Description of the task: Write out each entry below again, word for word and unchanged.

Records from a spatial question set
○ ○ ○ ○ ○ ○ ○

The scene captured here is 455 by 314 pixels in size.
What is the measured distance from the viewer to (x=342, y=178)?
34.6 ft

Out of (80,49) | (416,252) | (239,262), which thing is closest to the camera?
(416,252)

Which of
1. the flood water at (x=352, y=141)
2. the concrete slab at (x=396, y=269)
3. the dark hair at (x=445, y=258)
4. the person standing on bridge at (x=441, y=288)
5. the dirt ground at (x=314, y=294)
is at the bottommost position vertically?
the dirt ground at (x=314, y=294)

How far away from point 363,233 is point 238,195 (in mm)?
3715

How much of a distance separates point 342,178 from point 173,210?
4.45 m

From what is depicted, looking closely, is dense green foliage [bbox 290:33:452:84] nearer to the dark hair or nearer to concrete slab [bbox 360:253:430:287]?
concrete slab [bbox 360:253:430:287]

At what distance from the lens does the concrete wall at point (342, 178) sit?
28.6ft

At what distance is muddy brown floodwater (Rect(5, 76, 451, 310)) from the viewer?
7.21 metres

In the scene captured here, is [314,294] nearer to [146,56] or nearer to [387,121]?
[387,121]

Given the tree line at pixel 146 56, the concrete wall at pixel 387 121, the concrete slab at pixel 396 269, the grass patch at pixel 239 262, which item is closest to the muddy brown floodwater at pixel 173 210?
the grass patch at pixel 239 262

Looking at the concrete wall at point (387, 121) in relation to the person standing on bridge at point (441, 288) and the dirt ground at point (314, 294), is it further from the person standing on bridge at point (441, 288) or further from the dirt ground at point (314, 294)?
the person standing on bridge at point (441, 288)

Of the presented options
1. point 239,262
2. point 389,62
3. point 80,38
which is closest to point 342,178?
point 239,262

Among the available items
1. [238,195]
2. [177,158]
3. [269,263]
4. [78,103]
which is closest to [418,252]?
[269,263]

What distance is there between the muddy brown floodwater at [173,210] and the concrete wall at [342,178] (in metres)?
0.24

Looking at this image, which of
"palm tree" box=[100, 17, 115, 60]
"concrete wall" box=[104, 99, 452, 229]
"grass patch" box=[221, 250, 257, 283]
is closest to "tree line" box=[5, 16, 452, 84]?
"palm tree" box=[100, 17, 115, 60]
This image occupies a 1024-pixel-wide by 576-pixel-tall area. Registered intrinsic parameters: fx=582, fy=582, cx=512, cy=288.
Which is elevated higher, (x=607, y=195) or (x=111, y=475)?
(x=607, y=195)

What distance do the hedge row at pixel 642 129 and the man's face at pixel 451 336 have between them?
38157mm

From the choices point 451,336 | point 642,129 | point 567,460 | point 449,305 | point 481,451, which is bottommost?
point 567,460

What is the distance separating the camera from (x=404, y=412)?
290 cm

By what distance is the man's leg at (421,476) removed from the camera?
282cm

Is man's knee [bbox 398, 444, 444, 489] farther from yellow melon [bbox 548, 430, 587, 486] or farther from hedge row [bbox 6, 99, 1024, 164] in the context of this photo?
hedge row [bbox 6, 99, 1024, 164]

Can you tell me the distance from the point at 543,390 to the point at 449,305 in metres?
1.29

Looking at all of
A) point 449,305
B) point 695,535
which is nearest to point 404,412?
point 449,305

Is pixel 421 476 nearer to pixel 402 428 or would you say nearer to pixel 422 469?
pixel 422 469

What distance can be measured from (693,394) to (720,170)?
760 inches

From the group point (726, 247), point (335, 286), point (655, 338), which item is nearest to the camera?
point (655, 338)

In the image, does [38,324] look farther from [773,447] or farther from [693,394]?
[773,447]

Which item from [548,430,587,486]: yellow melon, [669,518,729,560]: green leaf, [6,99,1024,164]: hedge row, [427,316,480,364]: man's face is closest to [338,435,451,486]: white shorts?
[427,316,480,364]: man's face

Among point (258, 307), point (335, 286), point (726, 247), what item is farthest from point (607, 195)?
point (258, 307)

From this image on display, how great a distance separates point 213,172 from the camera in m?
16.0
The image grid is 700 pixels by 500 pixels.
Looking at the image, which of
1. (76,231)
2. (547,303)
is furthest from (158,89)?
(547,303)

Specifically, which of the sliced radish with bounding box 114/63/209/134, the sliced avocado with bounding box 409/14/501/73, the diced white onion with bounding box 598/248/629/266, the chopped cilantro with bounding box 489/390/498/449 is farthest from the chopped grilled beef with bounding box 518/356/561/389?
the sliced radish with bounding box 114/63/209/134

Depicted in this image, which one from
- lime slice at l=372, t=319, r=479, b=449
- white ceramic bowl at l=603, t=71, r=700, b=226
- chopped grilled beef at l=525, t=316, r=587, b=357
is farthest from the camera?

○ ○ ○ ○ ○ ○ ○

The result:
The scene captured here is 455 by 314 pixels in size.
What is the measured distance from the viewer to (x=342, y=178)?
34.6 ft

Out of (80,49) | (416,252) | (239,262), which thing is closest to the camera?
(416,252)

Which of
1. the flood water at (x=352, y=141)
2. the concrete slab at (x=396, y=269)
3. the dark hair at (x=445, y=258)
4. the person standing on bridge at (x=441, y=288)
5. the dirt ground at (x=314, y=294)
is at the bottommost position vertically?
the dirt ground at (x=314, y=294)

How far away from point 363,233 is point 238,195 (in mm)?
3715

How much of a distance separates point 342,178 from point 173,210?
4.45 m

From what is depicted, looking closely, is dense green foliage [bbox 290:33:452:84] nearer to the dark hair or nearer to concrete slab [bbox 360:253:430:287]?
concrete slab [bbox 360:253:430:287]

At what distance from the lens does the concrete wall at point (342, 178) sit?
28.6ft

At what distance is muddy brown floodwater (Rect(5, 76, 451, 310)) from the viewer?
7.21 metres

In the scene captured here, is [314,294] nearer to [146,56] or nearer to [387,121]?
[387,121]

Given the tree line at pixel 146 56, the concrete wall at pixel 387 121, the concrete slab at pixel 396 269, the grass patch at pixel 239 262, which item is closest to the muddy brown floodwater at pixel 173 210?
the grass patch at pixel 239 262

Looking at the concrete wall at point (387, 121) in relation to the person standing on bridge at point (441, 288) and the dirt ground at point (314, 294), is it further from the person standing on bridge at point (441, 288) or further from the dirt ground at point (314, 294)?
the person standing on bridge at point (441, 288)

Of the presented options
1. point 239,262
2. point 389,62
3. point 80,38
which is closest to point 342,178?
point 239,262

Among the available items
1. [238,195]
2. [177,158]
3. [269,263]
4. [78,103]
which is closest to [418,252]?
[269,263]

What distance is there between the muddy brown floodwater at [173,210] and the concrete wall at [342,178] (in metres)?
0.24

Looking at this image, which of
"palm tree" box=[100, 17, 115, 60]
"concrete wall" box=[104, 99, 452, 229]
"grass patch" box=[221, 250, 257, 283]
is closest to "tree line" box=[5, 16, 452, 84]?
"palm tree" box=[100, 17, 115, 60]
This image occupies a 1024-pixel-wide by 576-pixel-tall area. Registered intrinsic parameters: fx=582, fy=582, cx=512, cy=288.
Which is elevated higher, (x=607, y=195) or (x=111, y=475)?
(x=607, y=195)

What distance do the hedge row at pixel 642 129 and the man's face at pixel 451 336 have between them?
38157mm

From the choices point 451,336 | point 642,129 | point 567,460 | point 449,305 | point 481,451, which is bottommost?
point 567,460

What is the distance separating the camera from (x=404, y=412)?
290 cm

By what distance is the man's leg at (421,476) removed from the camera?
282cm

Is man's knee [bbox 398, 444, 444, 489] farther from yellow melon [bbox 548, 430, 587, 486] or farther from hedge row [bbox 6, 99, 1024, 164] in the context of this photo?
hedge row [bbox 6, 99, 1024, 164]

Can you tell me the distance from the point at 543,390 to the point at 449,305 in metres?
1.29

Looking at all of
A) point 449,305
B) point 695,535
which is nearest to point 404,412?
point 449,305

Is pixel 421 476 nearer to pixel 402 428 or would you say nearer to pixel 422 469?
pixel 422 469

What distance can be measured from (693,394) to (720,170)?
760 inches

From the group point (726, 247), point (335, 286), point (655, 338), which item is nearest to the camera?
point (655, 338)

In the image, does [38,324] look farther from [773,447] or farther from [693,394]?
[773,447]

Which item from [548,430,587,486]: yellow melon, [669,518,729,560]: green leaf, [6,99,1024,164]: hedge row, [427,316,480,364]: man's face is closest to [338,435,451,486]: white shorts?
[427,316,480,364]: man's face

Among point (258, 307), point (335, 286), point (726, 247), what item is farthest from point (607, 195)?
point (258, 307)

From this image on display, how great a distance separates point 213,172 from the camera in m?
16.0
The image grid is 700 pixels by 500 pixels.
Looking at the image, which of
1. (76,231)
2. (547,303)
is furthest from (158,89)?
(547,303)

Specifically, which of the sliced radish with bounding box 114/63/209/134, the sliced avocado with bounding box 409/14/501/73, the diced white onion with bounding box 598/248/629/266, the chopped cilantro with bounding box 489/390/498/449 is farthest from the chopped grilled beef with bounding box 518/356/561/389?
the sliced radish with bounding box 114/63/209/134

Depicted in this image, which one from
- lime slice at l=372, t=319, r=479, b=449
- white ceramic bowl at l=603, t=71, r=700, b=226
- chopped grilled beef at l=525, t=316, r=587, b=357
is farthest from the camera?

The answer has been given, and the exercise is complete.